You keep touching on the topics but you never quite manage to see them for what they are! You mention religious utopia and giggle about what a fallacy it is but the reality is that we have humans who are the logic engine and scriptures that are the executables. You mention how human labor is considered some sacred doctrine but again you fail to identify the AI while staring it in the face. These processes or automations are already free from human ability for logic.
These are examples that you look at from the outside. You mention that predicting politics is not within our means. So here we have a system that understands it self while at the same time it is not understood by the humans who are simply following their instructions. (And I do mean instructions in the programming sense.)
It is as if having a huge data set that confuses the human provides an excuse for pretending it is not an intelligent entity. LOL!
If it has already happened, what other indicators do we have?
Did you mention starting lots of wars? A process that goes from using people to design war cenarios and using people to salve problems that involve executing those programs. A process specifically selecting that kind of person for that kind of job, then if they fail to stick to doctrine they are simply replaced with more suitable logic engines.
And then when the kids are send out into the field to kill another we are to pretend that it was some how a human pulling all the strings.
Ahh but we do get to vote every 4 years, we have some serious human influence right there!... maybe not? In reality we see Americans elect Obama who put ending the wars at the top of his agenda.

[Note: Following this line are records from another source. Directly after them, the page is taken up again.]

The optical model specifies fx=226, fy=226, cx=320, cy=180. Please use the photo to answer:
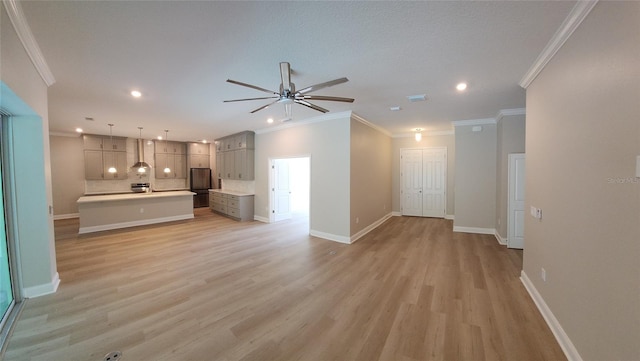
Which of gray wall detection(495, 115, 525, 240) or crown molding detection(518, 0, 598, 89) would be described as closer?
crown molding detection(518, 0, 598, 89)

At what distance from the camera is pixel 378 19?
1869 mm

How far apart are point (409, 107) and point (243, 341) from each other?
444 cm

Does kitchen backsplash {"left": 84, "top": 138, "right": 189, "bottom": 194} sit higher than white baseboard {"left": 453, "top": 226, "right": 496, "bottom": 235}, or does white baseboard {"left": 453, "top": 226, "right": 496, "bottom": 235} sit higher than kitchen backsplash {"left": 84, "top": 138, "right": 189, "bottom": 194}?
kitchen backsplash {"left": 84, "top": 138, "right": 189, "bottom": 194}

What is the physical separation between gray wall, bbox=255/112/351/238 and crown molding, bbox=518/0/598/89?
287 centimetres

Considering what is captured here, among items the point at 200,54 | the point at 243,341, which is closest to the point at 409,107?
the point at 200,54

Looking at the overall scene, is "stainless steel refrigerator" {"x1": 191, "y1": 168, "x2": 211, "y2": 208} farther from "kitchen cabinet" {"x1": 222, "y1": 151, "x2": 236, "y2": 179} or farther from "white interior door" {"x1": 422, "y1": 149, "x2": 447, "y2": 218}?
"white interior door" {"x1": 422, "y1": 149, "x2": 447, "y2": 218}

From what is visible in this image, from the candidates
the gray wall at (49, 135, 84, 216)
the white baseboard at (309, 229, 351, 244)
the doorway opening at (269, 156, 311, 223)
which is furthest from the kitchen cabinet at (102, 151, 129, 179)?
the white baseboard at (309, 229, 351, 244)

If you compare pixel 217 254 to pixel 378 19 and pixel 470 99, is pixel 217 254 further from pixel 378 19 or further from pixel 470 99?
pixel 470 99

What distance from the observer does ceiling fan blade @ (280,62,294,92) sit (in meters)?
2.29

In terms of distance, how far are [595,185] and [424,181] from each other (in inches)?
236

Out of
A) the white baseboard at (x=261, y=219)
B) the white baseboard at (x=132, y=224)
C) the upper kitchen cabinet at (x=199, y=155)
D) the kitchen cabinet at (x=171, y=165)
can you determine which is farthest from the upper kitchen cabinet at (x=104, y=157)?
the white baseboard at (x=261, y=219)

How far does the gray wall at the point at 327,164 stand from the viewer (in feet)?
16.0

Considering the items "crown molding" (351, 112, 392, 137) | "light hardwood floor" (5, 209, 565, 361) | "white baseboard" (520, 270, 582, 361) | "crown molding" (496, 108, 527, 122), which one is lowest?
"light hardwood floor" (5, 209, 565, 361)

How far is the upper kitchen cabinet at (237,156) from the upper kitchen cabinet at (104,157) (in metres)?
3.16
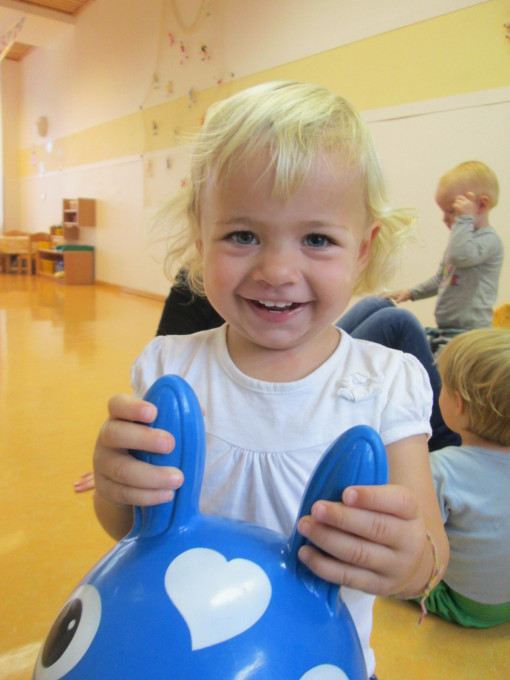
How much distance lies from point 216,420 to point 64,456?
1.20 m

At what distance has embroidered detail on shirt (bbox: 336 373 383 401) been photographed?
56 cm

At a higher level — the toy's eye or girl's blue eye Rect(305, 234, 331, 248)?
girl's blue eye Rect(305, 234, 331, 248)

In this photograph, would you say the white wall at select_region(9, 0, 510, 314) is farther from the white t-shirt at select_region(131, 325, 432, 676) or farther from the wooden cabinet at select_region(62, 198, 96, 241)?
the white t-shirt at select_region(131, 325, 432, 676)

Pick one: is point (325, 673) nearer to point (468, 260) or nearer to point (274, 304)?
point (274, 304)

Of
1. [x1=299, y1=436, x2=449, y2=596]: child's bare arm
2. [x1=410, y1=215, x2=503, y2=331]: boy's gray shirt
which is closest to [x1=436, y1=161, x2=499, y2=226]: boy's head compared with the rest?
[x1=410, y1=215, x2=503, y2=331]: boy's gray shirt

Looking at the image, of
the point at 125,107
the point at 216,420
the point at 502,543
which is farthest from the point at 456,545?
the point at 125,107

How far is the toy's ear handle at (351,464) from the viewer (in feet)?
1.25

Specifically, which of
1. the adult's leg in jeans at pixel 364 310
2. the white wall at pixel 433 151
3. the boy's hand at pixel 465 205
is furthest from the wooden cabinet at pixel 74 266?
the adult's leg in jeans at pixel 364 310

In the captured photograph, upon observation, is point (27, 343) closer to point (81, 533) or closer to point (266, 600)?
point (81, 533)

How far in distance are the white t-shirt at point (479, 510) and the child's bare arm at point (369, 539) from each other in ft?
1.86

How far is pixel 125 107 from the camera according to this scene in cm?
555

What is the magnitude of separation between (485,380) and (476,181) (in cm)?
128

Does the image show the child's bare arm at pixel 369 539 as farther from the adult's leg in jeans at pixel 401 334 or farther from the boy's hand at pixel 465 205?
the boy's hand at pixel 465 205

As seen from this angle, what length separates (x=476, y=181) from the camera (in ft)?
6.57
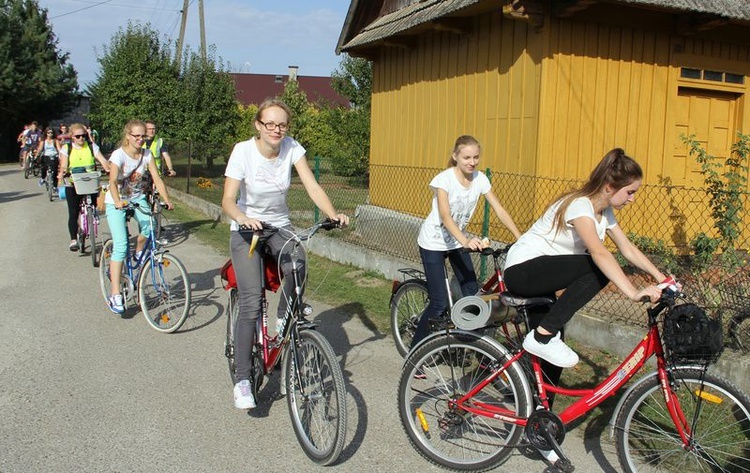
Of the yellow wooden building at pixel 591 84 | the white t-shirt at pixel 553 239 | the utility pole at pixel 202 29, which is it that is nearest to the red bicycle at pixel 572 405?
the white t-shirt at pixel 553 239

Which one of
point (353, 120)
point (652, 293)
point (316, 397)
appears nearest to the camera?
point (652, 293)

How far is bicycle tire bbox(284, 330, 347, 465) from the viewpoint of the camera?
3455 mm

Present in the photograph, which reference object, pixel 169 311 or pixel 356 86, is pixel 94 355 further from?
pixel 356 86

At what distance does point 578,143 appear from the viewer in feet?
26.1

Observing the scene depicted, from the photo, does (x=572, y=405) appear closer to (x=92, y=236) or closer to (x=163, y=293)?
(x=163, y=293)

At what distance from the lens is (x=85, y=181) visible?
9289 mm

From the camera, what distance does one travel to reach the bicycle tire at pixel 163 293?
6043mm

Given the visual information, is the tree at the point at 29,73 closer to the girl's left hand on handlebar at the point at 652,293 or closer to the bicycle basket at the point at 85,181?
the bicycle basket at the point at 85,181

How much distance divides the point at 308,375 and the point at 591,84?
5.78m

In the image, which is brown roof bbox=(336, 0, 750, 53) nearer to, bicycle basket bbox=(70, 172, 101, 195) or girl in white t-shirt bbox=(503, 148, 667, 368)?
girl in white t-shirt bbox=(503, 148, 667, 368)

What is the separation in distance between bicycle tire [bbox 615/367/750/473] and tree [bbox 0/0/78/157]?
3845 centimetres

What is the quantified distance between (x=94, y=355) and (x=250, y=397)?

Or another funny aspect, I have way to many thoughts of my own to be able to do university. I'm not as able to memories instructions, I have to constantly think about everything I do. It logically follows that I've put an endlessly larger amount of thought into every aspect of life than people skilled at the art of monkey see monkey do.
The interesting bit here is that without the degree I see myself systemically removed from all decision making in any social, economical or political process.
Clearly the robot eugenics is set up to prefer a kind of gullible person who is capable of deep thought but only inside the boundaries set up for him. A fully sandboxed solution.
Just gullibility alone is not good enough, we have an endless number of systems where the overly gulible are removed if not killed.
If people use drugs they end up in prison with the excuse that it is for their own good. We are told this is because some tiny percentage might develop a mental illness. It sounds very ambitious and idealistic but the argument fails where we tolerate all kinds of foods that kill people with a much higher degree of certainty.
The truth here seem to be that the drugs are illegal because they cause unpredictable behavior. The stable drone may all of a sudden break out of his sandbox and start thinking about all sorts of heretical things... like.... why are we in a war? ...this religion doesn't make sense? ...am I to take this election seriously?
Or take the NSA spying spectacle, I cant even tell if it is a good thing that they are trying to keep track of what is going on, as a kind of last hope for human influence... or if they are the ultimate agent of systemic oppression.